SINGAPORE, Aug 11 (Reuters) - Asian equity markets extended a global slide on Friday as tensions ramped up between the United States and North Korea, sending investors fleeing to less risky assets such the yen and the Swiss franc.
The CBOE Volatility Index .VIX , a barometer of expected near-term stock market volatility, closed at its highest since the election.
Flight-to-safety moves pushed up the value of classic assets perceived as safe, including the franc, the Japanese yen and gold prices after North Korean leader Kim Jong Un made an explicit threat to strike a USA military base in Guam. "If such an event happens, the market reaction is likely to be far more pronounced". The Russell 2000 index of smaller-company stocks gave up 10 points, or 0.8 percent, to 1,399.
"Heightened geopolitical risks overnight have seen the markets flip from risk-on to risk-off and we have to wait and see how long this move runs before adding some positions", said Viraj Patel, an FX strategist at ING.
Wall Street also focused on corporate earnings from Disney.
On Friday, an MSCI index of stocks across the globe posted its largest weekly drop since the week before Trump won the USA presidential election in November.
A spokesman for the Korean People's Army said in a statement that it was "carefully examining" plans for a missile attack on the U.S. Pacific territory, which has a large American military base.More news: Venezuela rejects US President Donald Trump's threats of violence
US crude oil futures settled almost 2 per cent lower at $48.59 a barrel, as Russian Federation considered a future output resumption and the Organization of the Petroleum Exporting Countries boosted its July production numbers. May 17 was the last time the three indexes had a bigger single-day decline.
Gold was up $3 at $1293 an ounce, adding to 2-month highs.
Department store operator J.C. Penney (JCP) is also among the companies due to report their results before the start of trading on Friday.
Mining heavyweights BHP Billiton and Rio Tinto retreated 2-3%, while gold miners Evolution and Newcrest rose about 2% each. The yield on three-year Treasurys fell 2.0 basis points to 1.804 percent and the return on benchmark five-year government bonds shed 2.0 basis points to 2.004 percent.
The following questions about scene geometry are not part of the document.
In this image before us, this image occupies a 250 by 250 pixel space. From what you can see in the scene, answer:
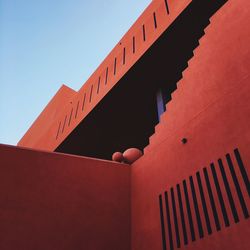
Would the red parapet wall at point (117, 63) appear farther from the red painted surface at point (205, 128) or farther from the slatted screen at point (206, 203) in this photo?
the slatted screen at point (206, 203)

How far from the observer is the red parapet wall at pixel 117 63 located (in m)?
6.03

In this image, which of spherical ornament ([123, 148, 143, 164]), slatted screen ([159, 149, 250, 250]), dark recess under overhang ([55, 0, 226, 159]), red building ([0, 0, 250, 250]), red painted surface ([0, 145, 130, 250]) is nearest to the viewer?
slatted screen ([159, 149, 250, 250])

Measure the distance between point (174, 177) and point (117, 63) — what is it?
4270 millimetres

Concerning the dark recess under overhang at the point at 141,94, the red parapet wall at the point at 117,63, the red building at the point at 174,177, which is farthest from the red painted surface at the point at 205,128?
the red parapet wall at the point at 117,63

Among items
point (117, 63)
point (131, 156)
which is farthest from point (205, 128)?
point (117, 63)

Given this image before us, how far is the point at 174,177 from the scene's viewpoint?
382cm

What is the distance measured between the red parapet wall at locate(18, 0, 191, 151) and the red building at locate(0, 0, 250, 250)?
5.9 inches

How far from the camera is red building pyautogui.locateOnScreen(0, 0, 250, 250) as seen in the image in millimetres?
3080

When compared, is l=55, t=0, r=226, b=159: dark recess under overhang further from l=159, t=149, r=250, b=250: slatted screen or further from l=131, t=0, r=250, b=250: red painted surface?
l=159, t=149, r=250, b=250: slatted screen

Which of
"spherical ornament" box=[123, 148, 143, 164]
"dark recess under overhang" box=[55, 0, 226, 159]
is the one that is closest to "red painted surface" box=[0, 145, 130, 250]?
"spherical ornament" box=[123, 148, 143, 164]

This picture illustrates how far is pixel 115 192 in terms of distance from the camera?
4.53m

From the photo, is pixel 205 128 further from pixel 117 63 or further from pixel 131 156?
pixel 117 63

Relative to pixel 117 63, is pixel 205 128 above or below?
below

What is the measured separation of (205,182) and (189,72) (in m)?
1.90
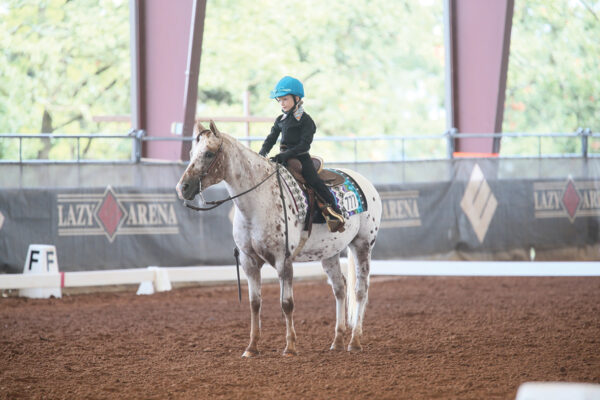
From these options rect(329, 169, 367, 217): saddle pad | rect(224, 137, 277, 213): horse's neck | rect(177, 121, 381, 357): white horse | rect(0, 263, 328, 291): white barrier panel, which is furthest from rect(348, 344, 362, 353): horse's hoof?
rect(0, 263, 328, 291): white barrier panel

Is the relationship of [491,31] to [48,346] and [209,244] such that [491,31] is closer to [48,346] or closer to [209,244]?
[209,244]

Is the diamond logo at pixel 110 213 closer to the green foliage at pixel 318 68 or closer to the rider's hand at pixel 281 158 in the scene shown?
the rider's hand at pixel 281 158

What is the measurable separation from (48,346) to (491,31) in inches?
434

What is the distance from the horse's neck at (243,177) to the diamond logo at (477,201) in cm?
739

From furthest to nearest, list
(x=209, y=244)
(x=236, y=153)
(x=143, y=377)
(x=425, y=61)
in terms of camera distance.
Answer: (x=425, y=61), (x=209, y=244), (x=236, y=153), (x=143, y=377)

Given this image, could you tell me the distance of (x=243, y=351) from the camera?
693cm

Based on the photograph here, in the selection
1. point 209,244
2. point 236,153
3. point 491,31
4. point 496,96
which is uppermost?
point 491,31

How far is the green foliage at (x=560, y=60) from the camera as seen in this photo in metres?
26.9

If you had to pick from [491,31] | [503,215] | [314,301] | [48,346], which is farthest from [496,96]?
[48,346]

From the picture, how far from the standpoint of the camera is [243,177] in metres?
6.45

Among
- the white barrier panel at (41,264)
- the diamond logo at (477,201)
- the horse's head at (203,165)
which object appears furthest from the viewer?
the diamond logo at (477,201)

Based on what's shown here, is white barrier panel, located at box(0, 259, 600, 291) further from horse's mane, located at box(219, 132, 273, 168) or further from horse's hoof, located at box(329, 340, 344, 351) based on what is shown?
horse's mane, located at box(219, 132, 273, 168)

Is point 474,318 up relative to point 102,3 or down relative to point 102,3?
→ down

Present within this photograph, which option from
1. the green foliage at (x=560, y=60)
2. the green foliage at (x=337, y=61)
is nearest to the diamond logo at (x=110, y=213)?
the green foliage at (x=337, y=61)
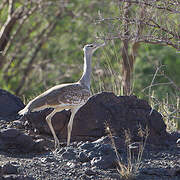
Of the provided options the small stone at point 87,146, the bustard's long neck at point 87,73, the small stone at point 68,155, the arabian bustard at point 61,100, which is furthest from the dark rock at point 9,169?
the bustard's long neck at point 87,73

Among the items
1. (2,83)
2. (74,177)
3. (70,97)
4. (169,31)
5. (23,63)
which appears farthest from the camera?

Hong Kong's Hang Seng Index plunged by 2 percent, while South Korea's Kospi Index slumped by 1.7 percent. "You're less than 2 per cent off the high for the S&P heading into a weekend where uncertainty with North Korea still lingers".
The euro was 0.45 per cent weaker at 129.125 yen and the Australian dollar slipped 0.7 per cent to 86.66 yen.
Nevertheless, traditional safe havens jumped, with the benchmark 10-year US note yield hitting its lowest level since June 28 and gold futures surging more than 1 percent.
BONDS: Bond prices were rose. The index closed at its highest level since November 8, when Trump was elected president. Australia's S&P/ASX 200 dropped 1.2 percent to 5,693.10.